2. Security personnel of Florida Power, prior to entering the defendant’s residence, called the Pasco County Sheriff’s Department and requested the presence of an officer.
3. The defendant told the security personnel of Florida Power that he did not want them to enter his residence.
4. On at least one occasion and in the presence of the Pasco County deputy, security personnel of Florida Power told the defendant that his electric power would be shut off if they were not allowed access to his residence.
5. Security personnel of Florida Power refused to enter the defendant’s house and conduct the appliance inventory unless they were accompanied by the Pasco County deputy.
6. While in the defendant’s residence, Deputy Morton questioned the defendant about the. case and threatened to arrest the defendant and “everyone in the house”.
7. While Deputy Morton and the Florida Power security personnel were in the defendant’s residence, the Florida Power personnel specifically involved Deputy Morton in the appliance survey by calling him to the garage and showing him certain items located in that area, including a refrigerator and freezer.
8. Within minutes after the appliance inventory was completed, Deputy Morton placed the defendant under arrest for Grand Theft.
The law is clear that a search conducted by a private individual cannot be used to circumvent the protections of the Fourth Amendment. It is not equally clear what level of involvement by the state tips the scale and invalidates the search. The following four tests have been applied by various courts:
1. Arm of the Police — When a private witness acted as an arm of the police in removing items from a defendant’s apartment, such evidence was inadmissible in the absence of a search warrant. Moody v. United States, 163 A.2d 337 (1960).
2. Under Color of Authority — When a private witness (landlady and [29]*29victim) entered an apartment with a policeman who stood by and told her to place articles she recovered in a suitcase and take them to police headquarters, she was acting under color of their authority and as a participant, thereby making the evidence inadmissible. State v. Scrotsky, 189 A.2d 23 (NJ. 1963)
3. Knowledge and Consent — When federal authorities were aware, or should have been aware, that an osteopath’s employee was removing and copying his records, there existed a constitutionally prohibited search because the activity was conducted with government knowledge and consent, tacit or explicit, even though the government authorities are not physically on the scene. United States v.
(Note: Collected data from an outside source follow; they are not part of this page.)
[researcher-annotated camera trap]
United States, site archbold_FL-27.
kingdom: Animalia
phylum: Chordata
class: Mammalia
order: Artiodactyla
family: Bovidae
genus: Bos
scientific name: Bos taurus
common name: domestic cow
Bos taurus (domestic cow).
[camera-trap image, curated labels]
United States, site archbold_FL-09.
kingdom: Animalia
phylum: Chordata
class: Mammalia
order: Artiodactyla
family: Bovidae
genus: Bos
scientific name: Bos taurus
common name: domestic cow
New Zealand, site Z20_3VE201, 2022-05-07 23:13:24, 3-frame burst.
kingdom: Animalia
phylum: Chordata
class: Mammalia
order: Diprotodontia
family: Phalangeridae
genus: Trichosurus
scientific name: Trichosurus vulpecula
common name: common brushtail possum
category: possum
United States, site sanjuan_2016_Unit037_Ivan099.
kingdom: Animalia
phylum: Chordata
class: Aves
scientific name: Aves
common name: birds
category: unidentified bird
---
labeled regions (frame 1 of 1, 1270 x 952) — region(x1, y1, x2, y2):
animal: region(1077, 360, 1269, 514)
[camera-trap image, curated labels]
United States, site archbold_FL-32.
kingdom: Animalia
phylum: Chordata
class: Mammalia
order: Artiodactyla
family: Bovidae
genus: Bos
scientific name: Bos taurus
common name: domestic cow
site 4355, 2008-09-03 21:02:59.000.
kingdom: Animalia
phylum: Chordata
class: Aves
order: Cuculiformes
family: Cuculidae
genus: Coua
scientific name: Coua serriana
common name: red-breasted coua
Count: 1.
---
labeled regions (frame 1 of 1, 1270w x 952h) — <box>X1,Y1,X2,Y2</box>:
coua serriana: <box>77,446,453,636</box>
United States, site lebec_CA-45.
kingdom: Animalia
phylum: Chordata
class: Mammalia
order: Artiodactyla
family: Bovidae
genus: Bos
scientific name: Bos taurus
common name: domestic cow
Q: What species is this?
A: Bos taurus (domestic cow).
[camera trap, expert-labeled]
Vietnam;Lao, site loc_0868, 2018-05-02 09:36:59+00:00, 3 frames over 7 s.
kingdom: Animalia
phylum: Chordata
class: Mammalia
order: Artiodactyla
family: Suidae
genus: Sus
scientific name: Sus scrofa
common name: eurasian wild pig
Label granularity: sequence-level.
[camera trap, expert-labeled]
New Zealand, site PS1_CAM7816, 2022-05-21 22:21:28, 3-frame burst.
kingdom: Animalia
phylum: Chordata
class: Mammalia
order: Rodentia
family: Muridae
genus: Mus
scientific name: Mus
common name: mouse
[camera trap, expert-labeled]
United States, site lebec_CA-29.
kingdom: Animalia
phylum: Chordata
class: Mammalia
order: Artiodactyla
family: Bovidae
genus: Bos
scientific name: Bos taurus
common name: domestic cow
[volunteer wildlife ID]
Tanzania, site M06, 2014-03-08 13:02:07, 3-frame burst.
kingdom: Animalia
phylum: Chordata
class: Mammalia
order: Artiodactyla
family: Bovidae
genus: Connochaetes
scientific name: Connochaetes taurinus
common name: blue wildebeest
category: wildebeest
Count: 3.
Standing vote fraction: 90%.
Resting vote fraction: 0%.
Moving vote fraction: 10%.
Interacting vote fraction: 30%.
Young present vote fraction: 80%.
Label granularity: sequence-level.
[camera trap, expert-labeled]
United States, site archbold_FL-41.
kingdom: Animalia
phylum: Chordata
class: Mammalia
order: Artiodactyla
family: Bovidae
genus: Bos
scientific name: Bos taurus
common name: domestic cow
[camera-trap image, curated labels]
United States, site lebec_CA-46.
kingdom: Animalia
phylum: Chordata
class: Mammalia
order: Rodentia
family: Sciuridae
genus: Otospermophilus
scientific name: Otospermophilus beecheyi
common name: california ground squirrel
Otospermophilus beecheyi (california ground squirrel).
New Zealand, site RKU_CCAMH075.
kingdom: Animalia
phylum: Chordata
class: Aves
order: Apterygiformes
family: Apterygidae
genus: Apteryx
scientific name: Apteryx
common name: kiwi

Mekjian, 505 F.2d 1320 (C.A. 5th C. 1975)
4. Directs, Participates or Acquiesces — When school officials conducting a search (not unconstitutional in itself) were accompanied by a law enforcement officer, the evidence seized was suppressed because the usual constitutional standards apply when an officer directs, participates or acquiesces in a search conducted by a private party. M.J. Achill v. State, 399 So. 2d 996 (Fla. 1st DCA 1981)
The Court finds that the search in the instant case fails to pass constitutional muster under any of the four tests set out above. However, the Court specifically adopts and applies the “Directs, Participates or Acquiesces” standard, and it is therefore
ORDERED AND ADJUDGED that the defendant’s Motion to Suppress is hereby granted.
DONE AND ORDERED in Chambers, at New Port Richey, Pasco County, Florida, this 30th day of April, 1987.